ROY [somewhat fearfully]: You really do think you’re better than us, don’t you?

BETTY: Roy, what’s the matter with you?

ROY: Me? What’s the matter with her? Coming here all condescending. Lowering herself to our level.

WOMAN: Roy, if I am in any way superior to you or anyone else here it is not by choice. And if you think superiority is something that doesn’t come with trade-offs then I don’t think you know what it is.

ROY [bitterly]: I bet you’re going home to a cat.

WOMAN: Think what you choose to.

She attempts to leave. ROY takes light hold of her arm.

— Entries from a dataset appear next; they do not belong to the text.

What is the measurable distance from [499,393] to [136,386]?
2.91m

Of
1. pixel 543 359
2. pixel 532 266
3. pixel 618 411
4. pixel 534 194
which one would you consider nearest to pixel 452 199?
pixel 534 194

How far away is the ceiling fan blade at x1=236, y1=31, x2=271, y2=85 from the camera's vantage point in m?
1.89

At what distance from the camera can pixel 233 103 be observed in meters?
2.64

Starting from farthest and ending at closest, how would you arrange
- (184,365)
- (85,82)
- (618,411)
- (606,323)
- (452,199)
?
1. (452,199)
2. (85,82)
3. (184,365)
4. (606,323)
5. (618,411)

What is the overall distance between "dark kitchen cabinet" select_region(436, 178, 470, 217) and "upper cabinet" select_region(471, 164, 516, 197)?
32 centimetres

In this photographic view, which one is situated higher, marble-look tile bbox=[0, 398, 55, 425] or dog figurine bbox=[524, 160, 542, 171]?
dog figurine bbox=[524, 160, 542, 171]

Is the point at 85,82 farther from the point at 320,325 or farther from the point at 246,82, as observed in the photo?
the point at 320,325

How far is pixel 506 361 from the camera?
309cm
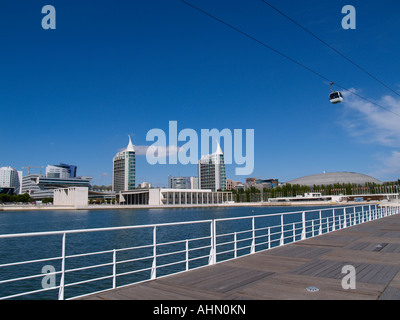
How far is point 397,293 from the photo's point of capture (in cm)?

ROY: So what is your authority?

WOMAN [smiling]: I guess it’s this. [Holds up her gloved hand.]

ROY: Your glove?

WOMAN [pulling the fingers to remove the glove]: No, not exactly. [She pulls off the glove revealing an extensively scarred hand.] I can’t really put my authority in words so I’ll have to show you. [She walks back to the register towards the youths; she looks at WARLOCK 2 who looks nervously back. She holds out her hand.] How do you do?

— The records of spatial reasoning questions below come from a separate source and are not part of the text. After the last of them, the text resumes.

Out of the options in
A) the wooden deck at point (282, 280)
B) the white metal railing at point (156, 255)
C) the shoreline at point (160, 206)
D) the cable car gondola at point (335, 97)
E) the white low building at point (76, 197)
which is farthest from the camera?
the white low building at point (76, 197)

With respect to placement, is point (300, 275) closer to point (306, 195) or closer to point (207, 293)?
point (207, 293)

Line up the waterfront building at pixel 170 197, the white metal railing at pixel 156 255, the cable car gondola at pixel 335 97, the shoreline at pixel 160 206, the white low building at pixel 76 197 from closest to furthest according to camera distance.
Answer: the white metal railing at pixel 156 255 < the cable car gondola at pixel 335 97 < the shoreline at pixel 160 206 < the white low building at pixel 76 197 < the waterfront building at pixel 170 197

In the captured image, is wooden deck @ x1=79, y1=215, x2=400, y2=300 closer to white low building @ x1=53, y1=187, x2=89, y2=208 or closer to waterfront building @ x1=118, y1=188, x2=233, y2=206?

WARLOCK 2 places his hand into hers. He instantly seizes in place. His eyes roll back into his head, before falling to his knees and vomiting. The other youths jolt back and freeze in terror. ANGELA goes to check on him. Everyone is horrified but too dumbfounded to be hysterical.

VINCENT: Holy fuck.

The WOMAN approaches ROY, looking at him coldly.

WOMAN: Are you satisfied?

ROY’s lips tremble but he says nothing.

BETTY: I’m calling the cops.

WOMAN [still staring at ROY but addressing VINCENT]: Before I go, I have a question. [Looks at VINCENT.] When you talk about Hell, do you capitalize it?

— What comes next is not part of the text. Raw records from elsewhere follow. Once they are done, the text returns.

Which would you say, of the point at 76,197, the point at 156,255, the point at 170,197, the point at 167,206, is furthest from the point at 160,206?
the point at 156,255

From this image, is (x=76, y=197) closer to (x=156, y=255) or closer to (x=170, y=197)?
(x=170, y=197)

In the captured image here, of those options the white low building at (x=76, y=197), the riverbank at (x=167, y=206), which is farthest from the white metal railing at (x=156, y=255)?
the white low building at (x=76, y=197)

WOMAN: That’s what you call it, right? Do you capitalize it when you say it?

VINCENT: I don’t fucking know, lady.

WOMAN [putting the glove back on, looking toward the exit]: Well, I guess it really makes no difference in the long run.

ANGELA: You’re a monster.

WOMAN: He’ll be fine. Improved quite possibly in his case. Good night.

She exits. Silence.

ROY [tremblingly, to VINCENT]: Just so you know … [pause] … it’s Wednesday.




SCENE: Conference room in Area 51. GENERAL HANSON paces at the head of the table in battle fatigues. DR. CARUTHERS enters, disheveled and in sweatpants, accompanied by two soldiers.

HANSON: Dr. Eliza Caruthers?


HANSON: Dr. Eliza Caruthers of MIT? Professor of environmental science?

CARUTHERS: Applied ethics in environmental science.

HANSON: Oh, right. I’m General James Hanson; I’m in charge of things here. Please sit. Can I get you some coffee?

CARUTHERS: No thanks; I had some on the plane.

HANSON: Very well. [To guards.] You’re excused.

The guards exit.

I want to apologize for the … abrupt nature of your visit.

CARUTHERS: For waking me up at two in the morning and flying me across the country, you mean?

HANSON: Like I said … abrupt. But I would not have done so if it the circumstances did not require your expertise.


HANSON: We have, to put it a certain way, an applied ethics in environmental science emergency on our hands.

CARUTHERS: There are a lot of those nowadays.

HANSON: This one is quite pressing.


HANSON: You signed the NDA, I assume.


HANSON: None of what you will be told must leave this room. No writing about it henceforth. Certainly no live-tweeting.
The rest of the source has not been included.